Entries on spatial positioning:
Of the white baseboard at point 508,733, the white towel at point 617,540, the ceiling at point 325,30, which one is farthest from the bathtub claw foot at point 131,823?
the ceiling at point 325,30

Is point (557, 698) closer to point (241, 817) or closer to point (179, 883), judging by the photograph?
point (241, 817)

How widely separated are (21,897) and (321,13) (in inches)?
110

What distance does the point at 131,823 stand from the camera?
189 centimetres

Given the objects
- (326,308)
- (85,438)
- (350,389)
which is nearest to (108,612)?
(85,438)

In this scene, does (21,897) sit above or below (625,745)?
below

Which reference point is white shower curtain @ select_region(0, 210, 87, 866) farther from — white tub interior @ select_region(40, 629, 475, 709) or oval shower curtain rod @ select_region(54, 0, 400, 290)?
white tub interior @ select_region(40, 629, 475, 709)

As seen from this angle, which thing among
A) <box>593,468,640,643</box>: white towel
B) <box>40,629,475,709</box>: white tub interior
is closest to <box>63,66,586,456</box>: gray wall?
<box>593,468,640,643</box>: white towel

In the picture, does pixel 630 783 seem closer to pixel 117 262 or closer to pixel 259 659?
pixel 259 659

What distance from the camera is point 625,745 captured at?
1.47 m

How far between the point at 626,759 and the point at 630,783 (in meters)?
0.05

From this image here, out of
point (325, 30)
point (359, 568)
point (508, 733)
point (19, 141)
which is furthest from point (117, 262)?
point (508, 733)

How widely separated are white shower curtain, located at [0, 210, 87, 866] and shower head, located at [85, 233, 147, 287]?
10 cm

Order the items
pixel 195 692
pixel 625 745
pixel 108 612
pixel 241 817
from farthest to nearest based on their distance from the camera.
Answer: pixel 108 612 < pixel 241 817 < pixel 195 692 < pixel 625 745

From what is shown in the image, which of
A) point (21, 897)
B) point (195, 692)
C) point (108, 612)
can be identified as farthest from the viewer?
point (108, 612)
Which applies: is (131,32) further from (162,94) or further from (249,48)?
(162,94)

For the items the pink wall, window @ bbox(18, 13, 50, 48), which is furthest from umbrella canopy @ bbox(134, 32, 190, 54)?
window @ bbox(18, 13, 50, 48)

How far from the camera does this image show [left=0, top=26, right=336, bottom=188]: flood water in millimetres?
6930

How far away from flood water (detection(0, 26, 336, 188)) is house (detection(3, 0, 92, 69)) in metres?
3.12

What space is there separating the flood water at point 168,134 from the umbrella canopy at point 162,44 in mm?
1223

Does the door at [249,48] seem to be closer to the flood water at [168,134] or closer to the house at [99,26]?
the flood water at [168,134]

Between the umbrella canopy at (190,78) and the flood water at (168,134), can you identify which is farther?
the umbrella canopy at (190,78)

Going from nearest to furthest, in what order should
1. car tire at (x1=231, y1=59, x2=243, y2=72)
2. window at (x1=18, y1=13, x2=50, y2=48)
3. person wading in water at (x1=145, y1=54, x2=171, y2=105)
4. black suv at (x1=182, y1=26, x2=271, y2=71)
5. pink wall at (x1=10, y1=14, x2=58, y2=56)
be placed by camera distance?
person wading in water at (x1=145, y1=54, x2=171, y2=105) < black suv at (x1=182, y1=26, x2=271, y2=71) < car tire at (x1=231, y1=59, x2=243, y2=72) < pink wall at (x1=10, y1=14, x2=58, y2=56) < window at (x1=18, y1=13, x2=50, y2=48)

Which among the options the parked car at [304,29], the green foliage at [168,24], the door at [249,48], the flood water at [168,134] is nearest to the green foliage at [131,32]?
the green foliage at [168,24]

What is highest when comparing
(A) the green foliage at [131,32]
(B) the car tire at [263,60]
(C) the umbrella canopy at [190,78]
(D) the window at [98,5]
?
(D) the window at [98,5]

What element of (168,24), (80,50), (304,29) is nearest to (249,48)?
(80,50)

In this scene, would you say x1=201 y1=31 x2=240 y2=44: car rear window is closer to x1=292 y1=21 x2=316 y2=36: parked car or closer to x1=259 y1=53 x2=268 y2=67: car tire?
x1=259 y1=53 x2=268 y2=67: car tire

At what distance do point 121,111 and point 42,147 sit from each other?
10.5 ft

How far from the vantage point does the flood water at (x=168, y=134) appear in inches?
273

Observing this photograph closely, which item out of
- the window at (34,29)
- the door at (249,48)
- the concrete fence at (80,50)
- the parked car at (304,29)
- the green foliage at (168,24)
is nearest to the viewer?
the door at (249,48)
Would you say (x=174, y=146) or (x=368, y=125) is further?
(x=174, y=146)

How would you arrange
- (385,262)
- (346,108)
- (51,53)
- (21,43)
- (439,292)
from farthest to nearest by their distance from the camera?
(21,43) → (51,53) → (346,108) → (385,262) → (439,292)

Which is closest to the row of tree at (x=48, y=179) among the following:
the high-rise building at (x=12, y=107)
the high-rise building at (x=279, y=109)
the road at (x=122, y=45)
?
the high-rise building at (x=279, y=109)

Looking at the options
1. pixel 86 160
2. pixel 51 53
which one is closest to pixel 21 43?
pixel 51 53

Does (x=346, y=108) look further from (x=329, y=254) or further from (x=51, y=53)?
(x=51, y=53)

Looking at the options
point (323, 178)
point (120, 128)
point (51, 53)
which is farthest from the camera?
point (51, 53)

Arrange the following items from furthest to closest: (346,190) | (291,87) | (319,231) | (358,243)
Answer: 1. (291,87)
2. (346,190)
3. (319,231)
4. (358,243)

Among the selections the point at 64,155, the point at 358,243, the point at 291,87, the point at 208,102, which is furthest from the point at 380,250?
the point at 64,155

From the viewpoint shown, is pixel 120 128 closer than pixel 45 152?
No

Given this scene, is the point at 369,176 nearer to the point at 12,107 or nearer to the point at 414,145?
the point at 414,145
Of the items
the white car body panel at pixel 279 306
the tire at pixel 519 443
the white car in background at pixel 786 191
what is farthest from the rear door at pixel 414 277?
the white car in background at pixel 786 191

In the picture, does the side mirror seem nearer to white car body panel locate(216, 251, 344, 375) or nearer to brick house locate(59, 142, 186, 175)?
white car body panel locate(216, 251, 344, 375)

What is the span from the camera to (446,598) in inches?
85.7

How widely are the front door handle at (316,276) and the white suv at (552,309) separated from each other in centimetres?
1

## Given exercise
Transcribe all of the material above, line for line, without changing anything.

## Reply to the exercise
Of the white baseboard at point 508,733, the white towel at point 617,540, the ceiling at point 325,30, which one is farthest from the bathtub claw foot at point 131,823?
the ceiling at point 325,30

Is point (557, 698) closer to point (241, 817) or closer to point (179, 883), judging by the photograph?
point (241, 817)

How widely separated are (21,897) and (321,13) (in inches)?
110

What distance does the point at 131,823 stand from the camera?
189 centimetres

Given the objects
- (326,308)
- (85,438)
- (350,389)
which is nearest to (108,612)?
(85,438)

In this scene, does (21,897) sit above or below (625,745)?
below

Which reference point is white shower curtain @ select_region(0, 210, 87, 866) farther from — white tub interior @ select_region(40, 629, 475, 709) or oval shower curtain rod @ select_region(54, 0, 400, 290)?
white tub interior @ select_region(40, 629, 475, 709)

As seen from this angle, which thing among
A) <box>593,468,640,643</box>: white towel
B) <box>40,629,475,709</box>: white tub interior
is closest to <box>63,66,586,456</box>: gray wall?
<box>593,468,640,643</box>: white towel

In the picture, does pixel 630 783 seem closer to pixel 117 262 or closer to pixel 259 659?
pixel 259 659

What distance from the camera is point 625,745 captured at?
1.47 m

How far between the point at 626,759 and the point at 630,783 (in meters)?
0.05

From this image here, out of
point (325, 30)
point (359, 568)
point (508, 733)
point (19, 141)
which is furthest from point (117, 262)?
point (508, 733)

How widely separated are white shower curtain, located at [0, 210, 87, 866] and shower head, located at [85, 233, 147, 287]?
10 cm

Order the items
pixel 195 692
pixel 625 745
pixel 108 612
pixel 241 817
from farthest to nearest based on their distance from the camera.
Answer: pixel 108 612 < pixel 241 817 < pixel 195 692 < pixel 625 745

From what is shown in the image, which of
A) point (21, 897)
B) point (195, 692)
C) point (108, 612)
can be identified as farthest from the viewer?
point (108, 612)
Which applies: is (131,32) further from (162,94) or further from (249,48)?
(162,94)

For the items the pink wall, window @ bbox(18, 13, 50, 48), which is furthest from umbrella canopy @ bbox(134, 32, 190, 54)?
window @ bbox(18, 13, 50, 48)

How far from the camera does this image show [left=0, top=26, right=336, bottom=188]: flood water in millimetres?
6930

How far away from flood water (detection(0, 26, 336, 188)) is house (detection(3, 0, 92, 69)) in metres?
3.12

What space is there separating the flood water at point 168,134 from the umbrella canopy at point 162,44 in mm?
1223

Does the door at [249,48] seem to be closer to the flood water at [168,134] or closer to the house at [99,26]?
the flood water at [168,134]

Between the umbrella canopy at (190,78) and the flood water at (168,134), can you identify which is farther?
the umbrella canopy at (190,78)

Going from nearest to furthest, in what order should
1. car tire at (x1=231, y1=59, x2=243, y2=72)
2. window at (x1=18, y1=13, x2=50, y2=48)
3. person wading in water at (x1=145, y1=54, x2=171, y2=105)
4. black suv at (x1=182, y1=26, x2=271, y2=71)
5. pink wall at (x1=10, y1=14, x2=58, y2=56)
be placed by camera distance?
person wading in water at (x1=145, y1=54, x2=171, y2=105) < black suv at (x1=182, y1=26, x2=271, y2=71) < car tire at (x1=231, y1=59, x2=243, y2=72) < pink wall at (x1=10, y1=14, x2=58, y2=56) < window at (x1=18, y1=13, x2=50, y2=48)

Which among the options the parked car at [304,29], the green foliage at [168,24], the door at [249,48], the flood water at [168,134] is nearest to the green foliage at [131,32]?
the green foliage at [168,24]

What is highest when comparing
(A) the green foliage at [131,32]
(B) the car tire at [263,60]
(C) the umbrella canopy at [190,78]
(D) the window at [98,5]
?
(D) the window at [98,5]

What element of (168,24), (80,50), (304,29) is nearest to (249,48)?
(80,50)

In this scene, would you say x1=201 y1=31 x2=240 y2=44: car rear window is closer to x1=292 y1=21 x2=316 y2=36: parked car or closer to x1=259 y1=53 x2=268 y2=67: car tire?
x1=259 y1=53 x2=268 y2=67: car tire

At what distance do point 121,111 and point 42,147 sit from each other?
10.5 ft

How far from the vantage point does the flood water at (x=168, y=134) appear in inches?
273

Observing this photograph closely, which item out of
- the window at (34,29)
- the door at (249,48)
- the concrete fence at (80,50)
- the parked car at (304,29)
- the green foliage at (168,24)
is nearest to the viewer?
the door at (249,48)
Would you say (x=174, y=146) or (x=368, y=125) is further?
(x=174, y=146)

How would you arrange
- (385,262)
- (346,108)
- (51,53)
- (21,43)
- (439,292)
from farthest to nearest by their distance from the camera?
(21,43) → (51,53) → (346,108) → (385,262) → (439,292)

Which is closest to the row of tree at (x=48, y=179) among the following:
the high-rise building at (x=12, y=107)
the high-rise building at (x=279, y=109)
the road at (x=122, y=45)
?
the high-rise building at (x=279, y=109)

Looking at the options
1. pixel 86 160
2. pixel 51 53
which one is closest to pixel 21 43?
pixel 51 53

Does (x=346, y=108) look further from (x=329, y=254) or further from (x=51, y=53)?
(x=51, y=53)

Looking at the options
point (323, 178)
point (120, 128)
point (51, 53)
which is farthest from the camera?
point (51, 53)

Arrange the following items from furthest to closest: (346,190) | (291,87) | (319,231) | (358,243)
Answer: 1. (291,87)
2. (346,190)
3. (319,231)
4. (358,243)

Among the selections the point at 64,155, the point at 358,243, the point at 291,87, the point at 208,102, which is furthest from the point at 380,250?
the point at 64,155

From the viewpoint shown, is pixel 120 128 closer than pixel 45 152?
No

Given this scene, is the point at 369,176 nearer to the point at 12,107 or nearer to the point at 414,145?
the point at 414,145
Of the items
the white car body panel at pixel 279 306
the tire at pixel 519 443
the white car in background at pixel 786 191
what is farthest from the rear door at pixel 414 277?
the white car in background at pixel 786 191

In the picture, does the side mirror seem nearer to white car body panel locate(216, 251, 344, 375) or nearer to brick house locate(59, 142, 186, 175)?
white car body panel locate(216, 251, 344, 375)

What is the span from the camera to (446,598) in inches?
85.7

How widely are the front door handle at (316,276) and the white suv at (552,309) separated from each other in centimetres?
1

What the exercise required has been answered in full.